Practice solid cemetery etiquette by staying on pathways, never touching headstones, and leaving everything exactly as you found it.

Respecting the site keeps it accessible for every future visitor who makes the journey.

Other Michigan Ghost Towns Worth Adding to Your Route

Michigan’s Upper and Lower Peninsulas hide dozens of forgotten settlements that rival Pere Cheney for atmosphere and history, so if you’re already making the drive north, it’s worth stretching your route to catch a few more.

Fayette, a preserved iron-smelting town on the Upper Peninsula’s Garden Peninsula, offers stunning bay views alongside its haunted history of industrial-era workers.

Shelldrake, near Tahquamenon Falls, gives you crumbling riverside structures perfect for ghost town photography.

Closer to Pere Cheney, the remnants of Deward, another lumber settlement in Crawford County, tell a strikingly similar story of boom-and-bust timber culture.

Each stop adds texture to your road trip, letting you trace Michigan’s forgotten past across open highways without doubling back on yourself unnecessarily.

Frequently Asked Questions

Is There an Admission Fee to Visit Pere Cheney Cemetery?

You don’t pay an admission fee to explore Pere Cheney Cemetery’s rich cemetery history, but you’re expected to practice proper visitor etiquette — respect the grounds, honor the spirits, and leave everything undisturbed.

Are Pets Allowed at the Pere Cheney Cemetery Grounds?

Once home to 1,500 residents, Pere Cheney’s knowledge base doesn’t specify pet etiquette or cemetery rules about animals.
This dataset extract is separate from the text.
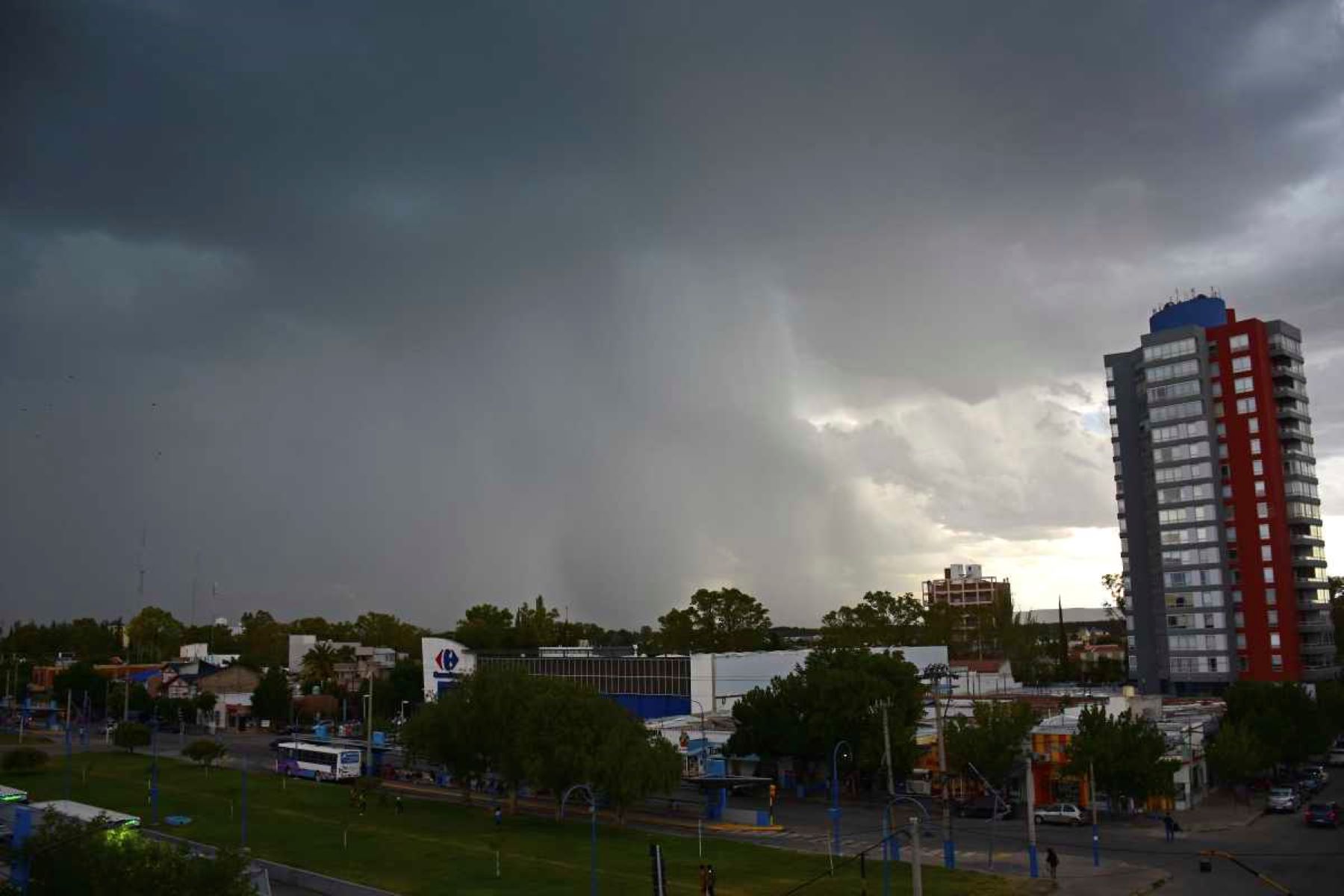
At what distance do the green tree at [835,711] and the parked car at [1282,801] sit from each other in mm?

You’ll want to contact local Beaver Creek Township authorities directly to confirm current pet policies before visiting.

Can You Legally Take Photographs Inside the Cemetery?
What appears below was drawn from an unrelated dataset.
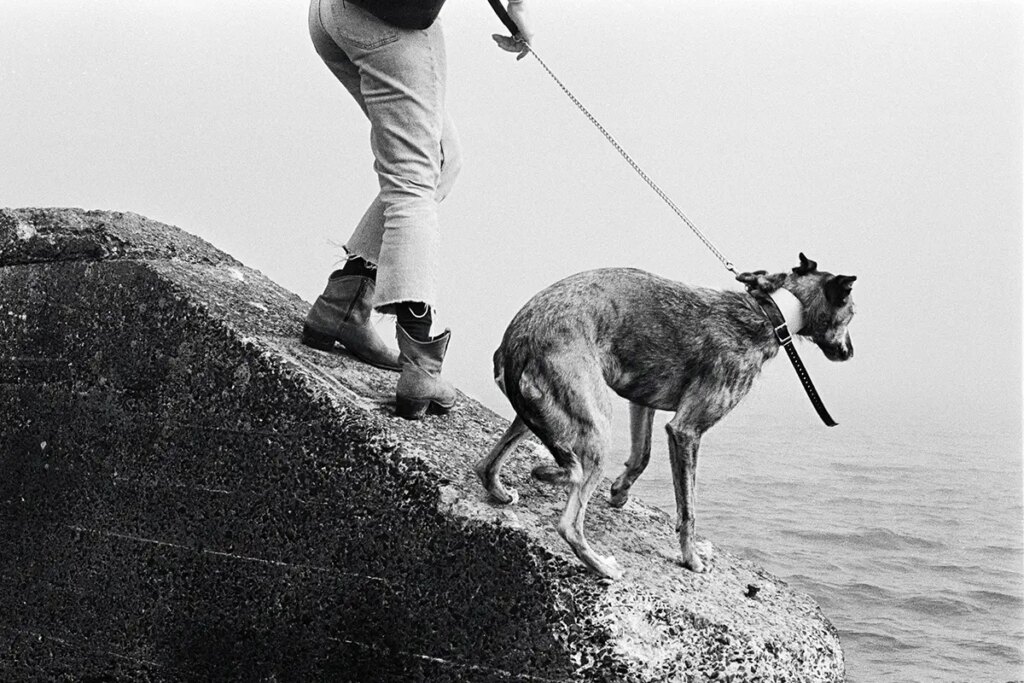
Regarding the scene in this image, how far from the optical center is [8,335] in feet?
17.4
You can legally take photographs at Pere Cheney Cemetery, but you’ll want to practice proper photography etiquette and cemetery respect — capturing the eerie atmosphere while honoring the spirits and history resting within its haunted grounds.
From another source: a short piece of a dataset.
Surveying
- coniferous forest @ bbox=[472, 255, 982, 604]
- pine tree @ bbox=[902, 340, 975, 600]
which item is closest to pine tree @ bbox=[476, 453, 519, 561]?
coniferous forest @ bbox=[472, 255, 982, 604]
Is Pere Cheney Cemetery Accessible to Visitors With Disabilities?

Unfortunately, you’ll find Pere Cheney Cemetery lacks accessible pathways for visitors with disabilities. Loose sand trails demand four-wheel drive or walking, and limited cemetery maintenance means uneven terrain makes wheelchair access extremely challenging to navigate independently.

Are Guided Tours of Pere Cheney Cemetery Available to Book?

No official guided tours are available, but you’ll discover cemetery history through independent guided exploration. You’re free to wander this eerie, abandoned site yourself, uncovering its haunting past between 9 a.m. and sunset on moonless nights.

References

Jason Smith

About the Author

Jason Smith

Jason Smith is a US Marine Veteran, Senior IT Administrator with 30+ years in technology and automation, and the published author of 115 ghost town books available on Amazon. He has spent years researching America's forgotten settlements and built this site to catalog over 3,800 ghost towns across all 50 states.